**STUDY QUESTIONS:**
**a.** Answer these from the passage on physical diversity in Africa, one answer per line, marked (i) to (iii):
(i) As early as how many years ago are anatomically modern humans believed to have appeared in eastern Africa?
(ii) Which two peoples mark the very dark and the very light ends of the range of natural African skin tones?
(iii) Which gene is named in the quoted statement about brown eyes?
**b.** Copy the passage on physical diversity in Africa word for word, from "Naturally blonde hair is" up to and including "women as well.".

**DOCUMENT SEGMENT:**
Africa is now widely recognized as the birthplace of the Hominidae, the taxonomic family to which modern humans belong. Archaeological evidence indicates that the continent has been inhabited by humans and their forebears for some 4,000,000 years or more. Anatomically modern humans are believed to have appeared as early as 200,000 years ago in the eastern region of Africa. Somewhat later those early humans spread into northern Africa and the Middle East and, ultimately, to the rest of the world. Africa has the most physically varied populations in the world, from the tallest peoples to the shortest; body form and facial and other morphological features also vary widely. It is the continent with the greatest human genetic variation, reflecting its evolutionary role as the source of all human DNA.
When people think of skin color in Africa, most would think of darker skin but there is a huge amount of variation, ranging from skin as light to the darkest skin on a global level and everything in between. Well here is a shocker, there are many different completely natural African skin tones ranging from very dark to very light, from the Dinka of South Sudan to the San of South Africa respectively.Africans have the most diverse skin tones in the world. People in Africa have almost every skin colour on the planet. Populations of indigenous people in southern Africa like the San people carry a gene that causes lighter skin, and scientists have now identified the rapid evolution of this gene in recent human history.
Naturally blonde hair is often associated with white or Caucasian people. However, there are groups of dark skin people who have naturally blonde hair also. Some of these groups include the Aboriginal Australians (Aborigines) and the Melanesians. Similarly, the Solomon Island Melanesians have dark skin, blue eyes, and blonde hair. The children often have curly blonde hair which may turn darker when they get older. Blonde hair is also found in many of the women as well.
Africans are known to mostly have brown or black eyes while Caucasians are mostly known to have varieties of colors. However, contrary to the popular belief, having blue eyes is not limited to Asians or Europeans, a significant number of Africans are known to have blue eyes. “Originally, we all had brown eyes, but a genetic mutation affecting the OCA2 gene in our chromosomes resulted in the creation of a ‘switch’ which literally ‘turned off’ the ability to produce brown eyes.”
Many African people had broad noses characteristic of Africans, but the presence of narrow noses too is not reflective of non-African admixture. Narrow and even long noses are very common in East Africa and among some West Africans like the Fulani. Narrow noses are an evolutionary trait first adapted by people living in the Ethiopian highlands for 200,000 years, many thousands of years before any human left Africa.
The point is, a narrow and/or long nose on a Black African (including those in Ancient Kemet) is an indigenous trait from ancestors who lived in high altitudes such as Ethiopia and Rwanda.Therefore, the way we see the world today is biased since we always try to oppose Black to White and we wrongfully attribute all these features to the so called white people thinking that they are they ones who brought it to the world. In reality, there is no opposition to black because it is the root of everything. There is no white without Black. But there is Black without the existence of White. And it has actually been that way for 99,9% of the existence of the human race on this planet. There is no white race but only ONE Black race with numerous levels of melanin hence various genetic diversity.
1. Watson E, Forster P, Richards M, Bandelt HJ 1997. Mitochondrial footprints of human expansion in Africa. Am J Hum Genet 61: 691–704.
2. Vigilant L, Stoneking M, Harpending H, Hawkes K, Wilson AC 1991. African populations and the evolution of human mitochondrial DNA. Science 253: 1503–1507.
3. Tishkoff SA, Reed FA, Friedlaender FR, Ehret C, Ranciaro A, Froment A, Hirbo JB, Awomoyi AA, Bodo J-M, Doumbo O, et al. 2009. The genetic structure and history of Africans and African Americans. Science 324: 1035–1044.

**RECORDS:**
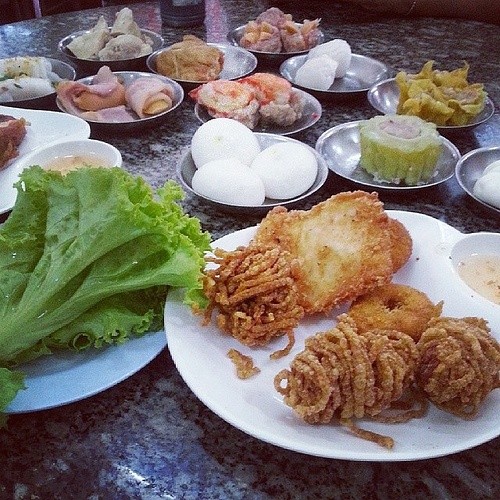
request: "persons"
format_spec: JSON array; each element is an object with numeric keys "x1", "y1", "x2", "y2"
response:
[{"x1": 357, "y1": 0, "x2": 500, "y2": 25}]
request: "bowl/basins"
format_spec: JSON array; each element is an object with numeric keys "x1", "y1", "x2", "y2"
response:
[
  {"x1": 177, "y1": 132, "x2": 329, "y2": 212},
  {"x1": 57, "y1": 70, "x2": 185, "y2": 131},
  {"x1": 193, "y1": 89, "x2": 323, "y2": 137},
  {"x1": 59, "y1": 26, "x2": 165, "y2": 70},
  {"x1": 455, "y1": 145, "x2": 500, "y2": 214},
  {"x1": 367, "y1": 79, "x2": 495, "y2": 135},
  {"x1": 279, "y1": 54, "x2": 388, "y2": 98},
  {"x1": 146, "y1": 42, "x2": 258, "y2": 89},
  {"x1": 0, "y1": 57, "x2": 76, "y2": 106},
  {"x1": 226, "y1": 22, "x2": 325, "y2": 64},
  {"x1": 317, "y1": 120, "x2": 461, "y2": 192}
]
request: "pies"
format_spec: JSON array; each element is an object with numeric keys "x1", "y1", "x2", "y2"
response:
[
  {"x1": 0, "y1": 55, "x2": 60, "y2": 102},
  {"x1": 64, "y1": 8, "x2": 152, "y2": 60},
  {"x1": 156, "y1": 34, "x2": 225, "y2": 81}
]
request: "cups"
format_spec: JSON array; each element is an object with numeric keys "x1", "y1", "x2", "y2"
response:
[{"x1": 160, "y1": 0, "x2": 206, "y2": 28}]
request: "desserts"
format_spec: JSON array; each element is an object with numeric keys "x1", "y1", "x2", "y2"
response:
[
  {"x1": 188, "y1": 70, "x2": 306, "y2": 129},
  {"x1": 359, "y1": 114, "x2": 442, "y2": 186},
  {"x1": 396, "y1": 58, "x2": 489, "y2": 126}
]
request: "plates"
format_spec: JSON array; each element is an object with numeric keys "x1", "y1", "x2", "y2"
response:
[
  {"x1": 163, "y1": 211, "x2": 500, "y2": 462},
  {"x1": 0, "y1": 327, "x2": 167, "y2": 414},
  {"x1": 0, "y1": 104, "x2": 122, "y2": 216}
]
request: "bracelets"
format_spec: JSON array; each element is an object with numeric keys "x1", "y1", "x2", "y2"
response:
[{"x1": 403, "y1": 0, "x2": 417, "y2": 16}]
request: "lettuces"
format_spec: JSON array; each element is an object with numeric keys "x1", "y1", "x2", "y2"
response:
[{"x1": 0, "y1": 164, "x2": 213, "y2": 412}]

**RESPONSES BY TASK:**
**a.**
(i) 200,000 years ago
(ii) The Dinka of South Sudan (very dark) and the San of South Africa (very light)
(iii) OCA2

**b.**
Naturally blonde hair is often associated with white or Caucasian people. However, there are groups of dark skin people who have naturally blonde hair also. Some of these groups include the Aboriginal Australians (Aborigines) and the Melanesians. Similarly, the Solomon Island Melanesians have dark skin, blue eyes, and blonde hair. The children often have curly blonde hair which may turn darker when they get older. Blonde hair is also found in many of the women as well.